Para escapar da morte, só este ano, um total de 51 pessoas no Estado tiveram que mudar por completo as suas vidas. Largaram o emprego, os estudos ou deixaram para trás familiares e amigos para viverem em sigilo absoluto, em outras localidades, abrigos ou casas alugadas pelo Estado. Deixaram de existir até nas redes sociais quando ingressam no Programa de Proteção às Vítimas e às Testemunhas Ameaçadas (Provita).

Uma condição imposta após terem presenciado ou denunciado um homicídio, um ato de corrupção ou um outro tipo de crime que pôs em risco suas vidas. Quando o programa começou, em 1998, eram apenas oito protegidos, realidade que mudou com o aumento da violência. “O aumento do número de pessoas ameaçadas acompanha o crescimento da violência”, relata Bruno Toledo, diretor da ONG Centro de Apoio aos Direitos Humanos (CADH), que coordena o programa capixaba.

Nestes 20 anos, um total de 480 pessoas passaram pelo programa. No início, relata Toledo, a maioria era das grandes cidades e ameaçados pelo crime organizado. Já nos anos 2000, começaram a surgir as vítimas do tráfico e, nesta última década, aliado à criminalidade, surgem as vítimas de violência contra a mulher. “Também percebemos uma interiorização, com cidades médias do interior sendo protagonistas neste cenário”, explica Toledo.

Só ingressam no programa os casos, extremos, com risco iminente e concreto de morte. A maioria (68%) ainda referem-se a homicídios. Outro dado importante no perfil dos ameaçados: 60% possuíam renda de até dois salários mínimos. Para Toledo, uma das principais conquistas do programa nas últimas duas décadas, em que cerca de 1.200 pessoas ameaçadas tiveram suas situações analisadas para ingressar no Provita capixaba, foi nunca terem perdido uma testemunha. “Nunca tivemos uma morte”, destaca.

ACESSO

No Estado o programa foi criado dois anos após o projeto nacional, em meio ao enfrentamento contra a impunidade e ao crime organizado. Mas não segue o modelo que se vê em filmes, onde a garantia à vida é assegurada por órgãos federais americanos, como o FBI. “Aqui o programa nasce para garantir a vida de quem era ameaçado pelos agentes do estado, era contra a violência estatal”, explica Toledo.

O projeto é financiado por meio de convênios entre governo federal e estadual, que garantem os recursos, e ainda com a ONG, que coordena o programa. Os protegidos, segundo legislação federal, recebem alimentação, saúde, atendimento psicológico e dinheiro do governo para pagar despesas. Em paralelo, há uma série de regras que precisam seguir, sendo uma das principais evitar qualquer tipo de contato com a vida anterior. Nos casos ainda mais extremos a lei autoriza até a troca do nome da pessoa.

A legislação federal estabelece ainda que pode haver troca de cidades ou, quando necessário, serem levados para outros Estados. “O Espírito Santo, por ser referência nacional, também recebe testemunhas ameaçadas em outros estados, até mesmo do programa nacional, destinado aos estados que não contam com o Provita”, explica Toledo.

_____

Exercício escrito 1: De acordo com o texto sobre o programa de proteção a testemunhas no Estado, quantas pessoas eram protegidas quando o programa começou, em 1998?

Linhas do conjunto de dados
_____

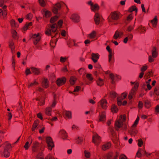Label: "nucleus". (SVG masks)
Returning <instances> with one entry per match:
<instances>
[{
  "label": "nucleus",
  "instance_id": "1",
  "mask_svg": "<svg viewBox=\"0 0 159 159\" xmlns=\"http://www.w3.org/2000/svg\"><path fill=\"white\" fill-rule=\"evenodd\" d=\"M126 119V117L125 115L120 116L119 119L116 121L115 123V128L116 130H118L119 129L122 127Z\"/></svg>",
  "mask_w": 159,
  "mask_h": 159
},
{
  "label": "nucleus",
  "instance_id": "2",
  "mask_svg": "<svg viewBox=\"0 0 159 159\" xmlns=\"http://www.w3.org/2000/svg\"><path fill=\"white\" fill-rule=\"evenodd\" d=\"M46 141L49 149L51 150L54 147V144L52 138L50 137H47L46 138Z\"/></svg>",
  "mask_w": 159,
  "mask_h": 159
},
{
  "label": "nucleus",
  "instance_id": "3",
  "mask_svg": "<svg viewBox=\"0 0 159 159\" xmlns=\"http://www.w3.org/2000/svg\"><path fill=\"white\" fill-rule=\"evenodd\" d=\"M101 140L100 137L97 134H96L93 137V142L97 146L98 145Z\"/></svg>",
  "mask_w": 159,
  "mask_h": 159
},
{
  "label": "nucleus",
  "instance_id": "4",
  "mask_svg": "<svg viewBox=\"0 0 159 159\" xmlns=\"http://www.w3.org/2000/svg\"><path fill=\"white\" fill-rule=\"evenodd\" d=\"M40 34H34L32 37V38L35 39V41L34 42V44H36L38 43L40 41L41 39V37L40 36Z\"/></svg>",
  "mask_w": 159,
  "mask_h": 159
},
{
  "label": "nucleus",
  "instance_id": "5",
  "mask_svg": "<svg viewBox=\"0 0 159 159\" xmlns=\"http://www.w3.org/2000/svg\"><path fill=\"white\" fill-rule=\"evenodd\" d=\"M66 81V79L65 77L59 78L57 80L56 83L58 86H60L64 84Z\"/></svg>",
  "mask_w": 159,
  "mask_h": 159
},
{
  "label": "nucleus",
  "instance_id": "6",
  "mask_svg": "<svg viewBox=\"0 0 159 159\" xmlns=\"http://www.w3.org/2000/svg\"><path fill=\"white\" fill-rule=\"evenodd\" d=\"M107 101L104 99H102L99 102L102 108L104 109H106L107 107Z\"/></svg>",
  "mask_w": 159,
  "mask_h": 159
},
{
  "label": "nucleus",
  "instance_id": "7",
  "mask_svg": "<svg viewBox=\"0 0 159 159\" xmlns=\"http://www.w3.org/2000/svg\"><path fill=\"white\" fill-rule=\"evenodd\" d=\"M41 83L42 86L44 88H47L49 86V82L47 78H43Z\"/></svg>",
  "mask_w": 159,
  "mask_h": 159
},
{
  "label": "nucleus",
  "instance_id": "8",
  "mask_svg": "<svg viewBox=\"0 0 159 159\" xmlns=\"http://www.w3.org/2000/svg\"><path fill=\"white\" fill-rule=\"evenodd\" d=\"M102 17L98 13H96L94 16V20L96 25H98Z\"/></svg>",
  "mask_w": 159,
  "mask_h": 159
},
{
  "label": "nucleus",
  "instance_id": "9",
  "mask_svg": "<svg viewBox=\"0 0 159 159\" xmlns=\"http://www.w3.org/2000/svg\"><path fill=\"white\" fill-rule=\"evenodd\" d=\"M111 19L114 20H116L119 18V14L116 12H114L111 14L110 16Z\"/></svg>",
  "mask_w": 159,
  "mask_h": 159
},
{
  "label": "nucleus",
  "instance_id": "10",
  "mask_svg": "<svg viewBox=\"0 0 159 159\" xmlns=\"http://www.w3.org/2000/svg\"><path fill=\"white\" fill-rule=\"evenodd\" d=\"M91 59L94 63H96L99 58V56L98 54L92 53L91 54Z\"/></svg>",
  "mask_w": 159,
  "mask_h": 159
},
{
  "label": "nucleus",
  "instance_id": "11",
  "mask_svg": "<svg viewBox=\"0 0 159 159\" xmlns=\"http://www.w3.org/2000/svg\"><path fill=\"white\" fill-rule=\"evenodd\" d=\"M70 19L75 22H78L80 21L79 17L77 14L72 15L70 17Z\"/></svg>",
  "mask_w": 159,
  "mask_h": 159
},
{
  "label": "nucleus",
  "instance_id": "12",
  "mask_svg": "<svg viewBox=\"0 0 159 159\" xmlns=\"http://www.w3.org/2000/svg\"><path fill=\"white\" fill-rule=\"evenodd\" d=\"M10 24L11 27L13 29H16L19 27L18 23L13 19H12L10 21Z\"/></svg>",
  "mask_w": 159,
  "mask_h": 159
},
{
  "label": "nucleus",
  "instance_id": "13",
  "mask_svg": "<svg viewBox=\"0 0 159 159\" xmlns=\"http://www.w3.org/2000/svg\"><path fill=\"white\" fill-rule=\"evenodd\" d=\"M111 146V144L110 143H108L102 145V150L106 151L110 148Z\"/></svg>",
  "mask_w": 159,
  "mask_h": 159
},
{
  "label": "nucleus",
  "instance_id": "14",
  "mask_svg": "<svg viewBox=\"0 0 159 159\" xmlns=\"http://www.w3.org/2000/svg\"><path fill=\"white\" fill-rule=\"evenodd\" d=\"M157 21L158 19L157 16H155L154 18L151 20V22L152 23L153 27H156L157 24Z\"/></svg>",
  "mask_w": 159,
  "mask_h": 159
},
{
  "label": "nucleus",
  "instance_id": "15",
  "mask_svg": "<svg viewBox=\"0 0 159 159\" xmlns=\"http://www.w3.org/2000/svg\"><path fill=\"white\" fill-rule=\"evenodd\" d=\"M152 56L154 58H156L157 57L158 55V52L157 51V48L155 47L153 48L152 50Z\"/></svg>",
  "mask_w": 159,
  "mask_h": 159
},
{
  "label": "nucleus",
  "instance_id": "16",
  "mask_svg": "<svg viewBox=\"0 0 159 159\" xmlns=\"http://www.w3.org/2000/svg\"><path fill=\"white\" fill-rule=\"evenodd\" d=\"M31 69L33 73L35 75H38L40 74L39 70L34 67H31Z\"/></svg>",
  "mask_w": 159,
  "mask_h": 159
},
{
  "label": "nucleus",
  "instance_id": "17",
  "mask_svg": "<svg viewBox=\"0 0 159 159\" xmlns=\"http://www.w3.org/2000/svg\"><path fill=\"white\" fill-rule=\"evenodd\" d=\"M144 105L146 108L149 109L151 106V102L148 100H146L144 102Z\"/></svg>",
  "mask_w": 159,
  "mask_h": 159
},
{
  "label": "nucleus",
  "instance_id": "18",
  "mask_svg": "<svg viewBox=\"0 0 159 159\" xmlns=\"http://www.w3.org/2000/svg\"><path fill=\"white\" fill-rule=\"evenodd\" d=\"M50 28H51V30L52 32H55L57 30V26L56 24H53L51 25Z\"/></svg>",
  "mask_w": 159,
  "mask_h": 159
},
{
  "label": "nucleus",
  "instance_id": "19",
  "mask_svg": "<svg viewBox=\"0 0 159 159\" xmlns=\"http://www.w3.org/2000/svg\"><path fill=\"white\" fill-rule=\"evenodd\" d=\"M52 111L51 107H47L46 108L45 110V113L46 115L49 116H51V112Z\"/></svg>",
  "mask_w": 159,
  "mask_h": 159
},
{
  "label": "nucleus",
  "instance_id": "20",
  "mask_svg": "<svg viewBox=\"0 0 159 159\" xmlns=\"http://www.w3.org/2000/svg\"><path fill=\"white\" fill-rule=\"evenodd\" d=\"M91 9L92 11H95L99 9V7L98 5L97 4H93L91 5Z\"/></svg>",
  "mask_w": 159,
  "mask_h": 159
},
{
  "label": "nucleus",
  "instance_id": "21",
  "mask_svg": "<svg viewBox=\"0 0 159 159\" xmlns=\"http://www.w3.org/2000/svg\"><path fill=\"white\" fill-rule=\"evenodd\" d=\"M96 34V32L95 31H93L92 32L88 35V36L89 38L93 39L95 38Z\"/></svg>",
  "mask_w": 159,
  "mask_h": 159
},
{
  "label": "nucleus",
  "instance_id": "22",
  "mask_svg": "<svg viewBox=\"0 0 159 159\" xmlns=\"http://www.w3.org/2000/svg\"><path fill=\"white\" fill-rule=\"evenodd\" d=\"M3 154L4 156L6 157H8L10 156V153L6 148H4L3 151Z\"/></svg>",
  "mask_w": 159,
  "mask_h": 159
},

_____

Exercício escrito 2: Informe cada linha das entradas em que aparece a palavra "instances".

Resposta escrita 1: Apenas oito pessoas.

Resposta escrita 2:
Returning <instances> with one entry per match:
<instances>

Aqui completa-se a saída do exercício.